Massart S., Chiumenti M., De Jonghe K., Glover R., Haegeman A., Koloniuk I., Kominek P., Kreuze J., Kutnjak D., Lotos L., Maclot F., Maliogka V., Maree H. J., Olivier T., Olmos A., Pooggin M. M., Reynard J.-S., Ruiz-García A. B., Safarova D., Schneeberger P. H. H., Sela N., Turco S., Vainio E. J., Varallyay E., Verdin E., Westenberg M., Brostaux Y., Candresse T.
Virus detection by high-throughput sequencing of small RNAs: large scale performance testing of sequence analysis strategies.
Recent developments in high-throughput sequencing (HTS), also called next-generation
sequencing (NGS), technologies and bioinformatics have drastically changed research on viral
pathogens and spurred growing interest in the field of virus diagnostics. However, the
reliability of HTS-based virus detection protocols must be evaluated before adopting them for
diagnostics. Many different bioinformatics algorithms aimed at detecting viruses in HTS data
have been reported, but little attention has been paid so far to their sensitivity and reliability
for diagnostic purposes. We therefore compared the ability of 21 plant virology laboratories,
each employing a different bioinformatics pipeline, to detect 12 plant viruses through a
double-blind large scale performance test ten datasets of 21-24 nt small (s)RNA sequences
from three different infected plants.

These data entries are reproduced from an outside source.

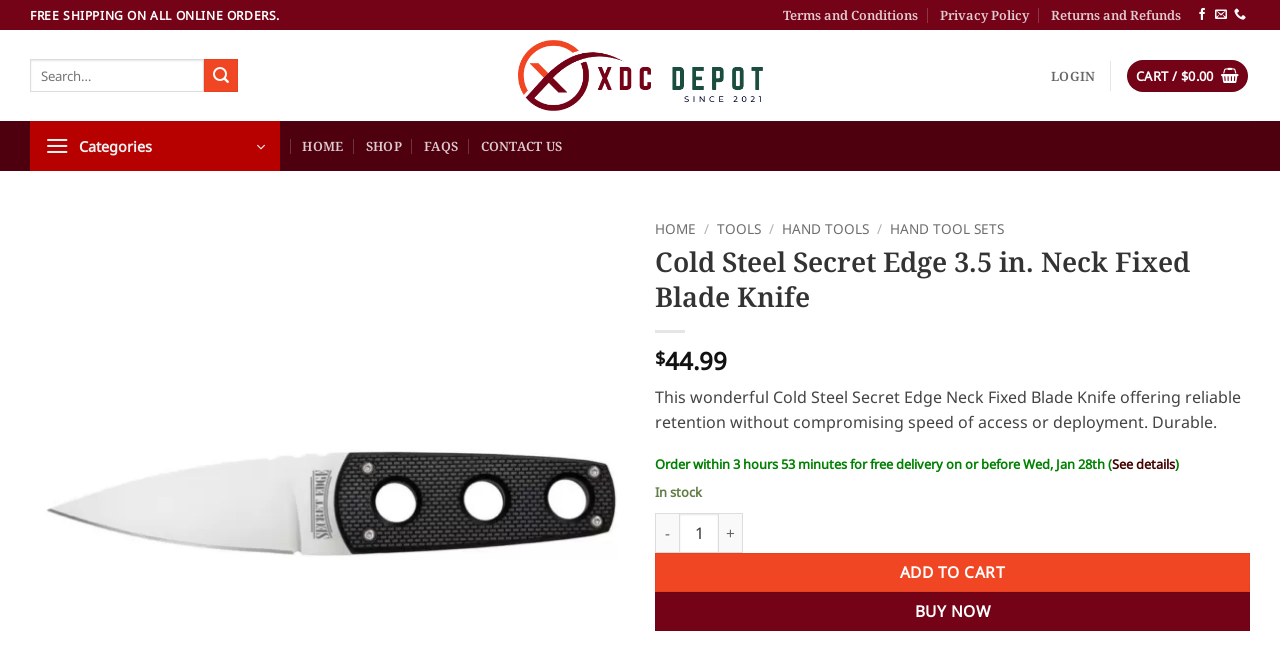

--- FILE ---
content_type: image/svg+xml
request_url: https://xdcdepot.com/wp-content/uploads/us-business.svg
body_size: 87804
content:
<svg xmlns="http://www.w3.org/2000/svg" xmlns:xlink="http://www.w3.org/1999/xlink" width="750" height="185" viewBox="0 0 750 185">
  <image width="750" height="185" xlink:href="[data-uri]"/>
</svg>
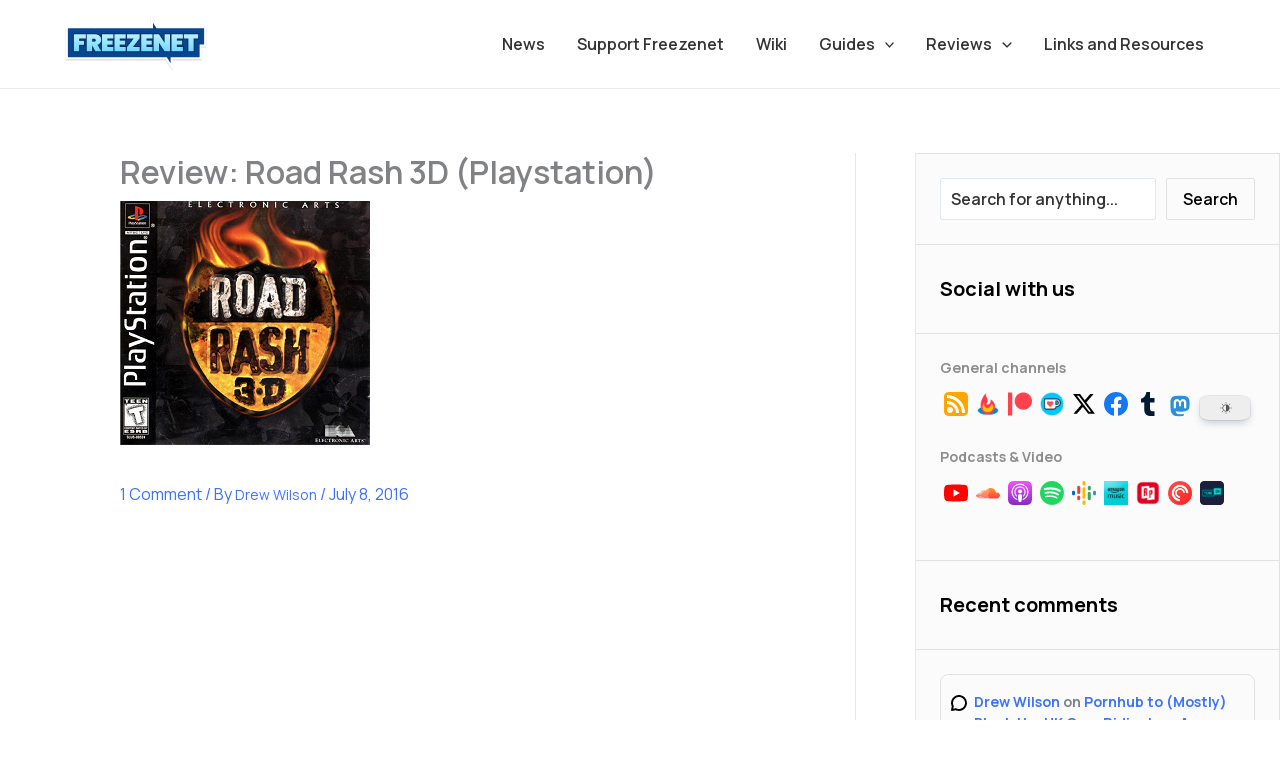

--- FILE ---
content_type: text/html; charset=utf-8
request_url: https://www.google.com/recaptcha/api2/aframe
body_size: 268
content:
<!DOCTYPE HTML><html><head><meta http-equiv="content-type" content="text/html; charset=UTF-8"></head><body><script nonce="-g3ARNK1fDFtkOP1gmFw-A">/** Anti-fraud and anti-abuse applications only. See google.com/recaptcha */ try{var clients={'sodar':'https://pagead2.googlesyndication.com/pagead/sodar?'};window.addEventListener("message",function(a){try{if(a.source===window.parent){var b=JSON.parse(a.data);var c=clients[b['id']];if(c){var d=document.createElement('img');d.src=c+b['params']+'&rc='+(localStorage.getItem("rc::a")?sessionStorage.getItem("rc::b"):"");window.document.body.appendChild(d);sessionStorage.setItem("rc::e",parseInt(sessionStorage.getItem("rc::e")||0)+1);localStorage.setItem("rc::h",'1769823003546');}}}catch(b){}});window.parent.postMessage("_grecaptcha_ready", "*");}catch(b){}</script></body></html>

The sensitivity of virus detection ranged between 35 and
100% among participants, with a marked negative effect when sequence depth decreased. The
false positive detection rate was very low and mainly related to the identification of host
genome-integrated viral sequences or misinterpretation of the results. Reproducibility was
high (91.6%). This work revealed the key influence of bioinformatics strategies for the
sensitive detection of viruses in HTS sRNA datasets and, more specifically (i) the difficulty to
detect viral agents when they are novel and/or their sRNA abundance is low, (ii) the influence
of key parameters at both assembly and annotation steps, (iii) the importance of completeness
of reference sequence databases and (iv) the significant level of scientific expertise needed
when interpreting pipelines results. Overall, this work underlines key parameters and proposes
recommendations for reliable sRNA-based detection of known and unknown viruses.